The real problem is that we pulled out of Afghanistan after 1989. In so 
doing, the George H.W. Bush administration was following a classic 
realpolitik policy. We had gotten involved in this distant nation to wage a 
proxy war against the Soviet Union. Once that larger war was over, we could 
safely pull out and let the Afghans resolve their own affairs. And if the 
consequence was the rise of the Taliban--homicidal mullahs driven by a hatred 
of modernity itself--so what? Who cares who rules this flyspeck in Central 
Asia? So said the wise elder statesmen. The "so what" question has now been 
answered definitively; the answer lies in the rubble of the World Trade 
Center and Pentagon. 

We had better sense when it came to the Balkans, which could without much 
difficulty have turned into another Afghanistan. When Muslim Bosnians rose up 
against Serb oppression in the early 1990s, they received support from many 
of the same Islamic extremists who also backed the mujahedeen in Afghanistan. 
The Muslims of Bosnia are not particularly fundamentalist--after years of 
Communist rule, most are not all that religious--but they might have been 
seduced by the siren song of the mullahs if no one else had come to champion 
their cause. Luckily, someone else did. NATO and the United States intervened 
to stop the fighting in Bosnia, and later in Kosovo. Employing its leverage, 
the U.S. government pressured the Bosnian government into expelling the 
mujahedeen. Just last week, NATO and Bosnian police arrested four men in 
Sarajevo suspected of links to international terrorist groups. Some Albanian 
hotheads next tried to stir up trouble in Macedonia, but, following the 
dispatch of a NATO peacekeeping force, they have now been pressured to lay 
down their arms. U.S. imperialism--a liberal and humanitarian imperialism, to 
be sure, but imperialism all the same--appears to have paid off in the 
Balkans. 

The problem is that, while the Clinton administration eventually did 
something right in the Balkans, elsewhere it was scandalously irresolute in 
the assertion of U.S. power.
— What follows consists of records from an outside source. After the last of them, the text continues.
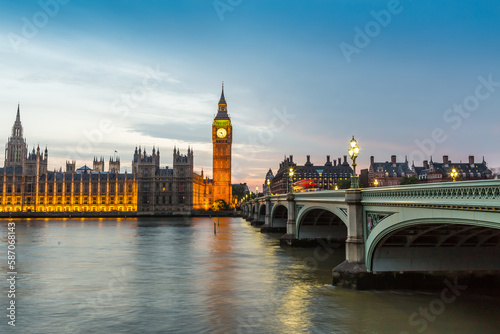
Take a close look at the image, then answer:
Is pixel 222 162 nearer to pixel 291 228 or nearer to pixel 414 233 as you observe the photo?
pixel 291 228

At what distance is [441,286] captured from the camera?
83.9ft

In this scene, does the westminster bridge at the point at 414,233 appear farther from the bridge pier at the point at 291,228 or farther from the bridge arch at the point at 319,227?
the bridge pier at the point at 291,228

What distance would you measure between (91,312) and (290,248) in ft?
101

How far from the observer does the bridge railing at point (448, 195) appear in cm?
1438

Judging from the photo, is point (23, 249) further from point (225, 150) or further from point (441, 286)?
point (225, 150)

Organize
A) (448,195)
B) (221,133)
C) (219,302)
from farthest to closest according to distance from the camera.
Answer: (221,133) → (219,302) → (448,195)

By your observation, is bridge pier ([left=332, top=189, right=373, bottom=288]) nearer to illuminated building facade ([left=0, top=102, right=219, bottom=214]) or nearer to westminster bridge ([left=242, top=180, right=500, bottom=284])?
westminster bridge ([left=242, top=180, right=500, bottom=284])

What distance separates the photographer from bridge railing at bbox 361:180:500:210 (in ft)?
47.2

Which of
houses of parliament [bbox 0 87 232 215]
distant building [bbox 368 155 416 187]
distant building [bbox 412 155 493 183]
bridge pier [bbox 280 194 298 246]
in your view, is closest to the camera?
bridge pier [bbox 280 194 298 246]

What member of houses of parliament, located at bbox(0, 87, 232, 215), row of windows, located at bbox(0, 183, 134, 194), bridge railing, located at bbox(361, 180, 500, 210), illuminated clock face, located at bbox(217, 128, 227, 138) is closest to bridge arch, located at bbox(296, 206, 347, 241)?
bridge railing, located at bbox(361, 180, 500, 210)

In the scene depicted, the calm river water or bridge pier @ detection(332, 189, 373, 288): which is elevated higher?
bridge pier @ detection(332, 189, 373, 288)

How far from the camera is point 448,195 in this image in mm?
16938

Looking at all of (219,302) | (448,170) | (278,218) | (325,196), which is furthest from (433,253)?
(448,170)

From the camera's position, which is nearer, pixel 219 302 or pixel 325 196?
pixel 219 302
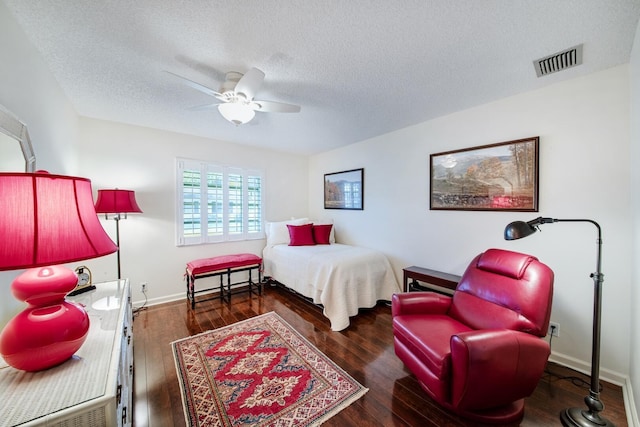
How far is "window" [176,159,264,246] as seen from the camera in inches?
138

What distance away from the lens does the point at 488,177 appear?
2.47 meters

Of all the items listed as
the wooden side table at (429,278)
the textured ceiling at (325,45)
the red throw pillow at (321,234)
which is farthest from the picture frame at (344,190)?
the textured ceiling at (325,45)

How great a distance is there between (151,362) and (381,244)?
9.71ft

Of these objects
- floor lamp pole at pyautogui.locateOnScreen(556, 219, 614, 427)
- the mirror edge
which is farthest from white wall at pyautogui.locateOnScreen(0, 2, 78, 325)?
floor lamp pole at pyautogui.locateOnScreen(556, 219, 614, 427)

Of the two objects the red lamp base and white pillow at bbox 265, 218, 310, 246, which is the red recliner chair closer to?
the red lamp base

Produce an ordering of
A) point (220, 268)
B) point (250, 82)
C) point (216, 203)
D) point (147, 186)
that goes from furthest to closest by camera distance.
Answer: point (216, 203), point (220, 268), point (147, 186), point (250, 82)

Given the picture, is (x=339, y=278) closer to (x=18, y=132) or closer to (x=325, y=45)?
(x=325, y=45)

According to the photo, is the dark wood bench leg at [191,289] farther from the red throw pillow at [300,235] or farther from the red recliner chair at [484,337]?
the red recliner chair at [484,337]

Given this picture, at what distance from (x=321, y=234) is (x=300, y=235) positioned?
0.37m

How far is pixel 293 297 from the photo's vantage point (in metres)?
3.61

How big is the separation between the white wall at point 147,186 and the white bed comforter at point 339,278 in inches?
51.8

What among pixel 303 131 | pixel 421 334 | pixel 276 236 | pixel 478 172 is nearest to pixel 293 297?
pixel 276 236

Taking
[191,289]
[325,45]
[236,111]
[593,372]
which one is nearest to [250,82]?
[236,111]

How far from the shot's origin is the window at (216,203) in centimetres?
350
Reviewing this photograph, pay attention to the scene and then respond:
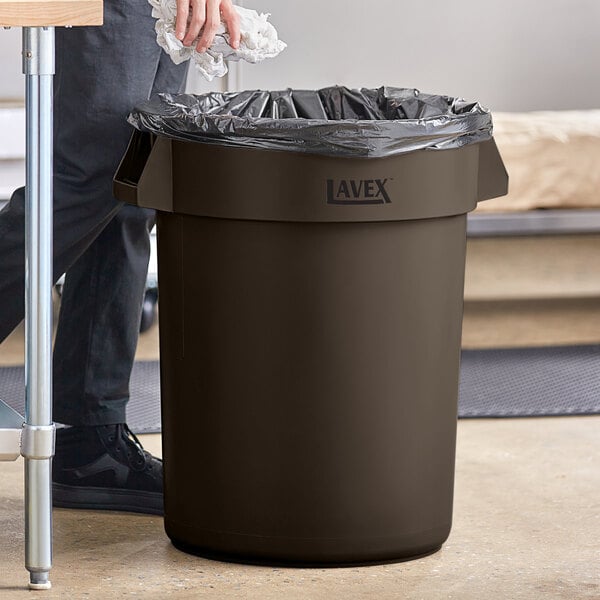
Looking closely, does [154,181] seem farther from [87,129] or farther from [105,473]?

By cutting and running from Somalia after the 
deaths of 18 U.S. soldiers, Bill Clinton fostered a widespread impression 
that we could be chased out of a country by anyone who managed to kill a few 
Americans. (Ronald Reagan did much the same thing by pulling out of Lebanon 
after the 1983 bombing of the U.S. Marine barracks.) After the attacks on the 
U.S. embassies in Kenya and Tanzania in 1998, Clinton sent cruise 
missiles--not soldiers--to strike a symbolic blow against bin Laden's 
training camps in Afghanistan and a pharmaceutical factory in Sudan. Those 
attacks were indeed symbolic, though not in the way Clinton intended. They 
symbolized not U.S. determination but rather passivity in the face of 
terrorism. And this impression was reinforced by the failure of either Bill 
Clinton or George W. Bush to retaliate for the attack on the USS Cole in 
October 2000, most likely carried out by Osama bin Laden's al Qaeda network. 
All these displays of weakness emboldened our enemies to commit greater and 
more outrageous acts of aggression, much as the failure of the West to 
contest Japan's occupation of Manchuria in the 1930s, or Mussolini's 
incursion into Abyssinia, encouraged the Axis powers toward more spectacular 
depravities. 

The problem, in short, has not been excessive American assertiveness but 
rather insufficient assertiveness. The question is whether, having now been 
attacked, we will act as a great power should."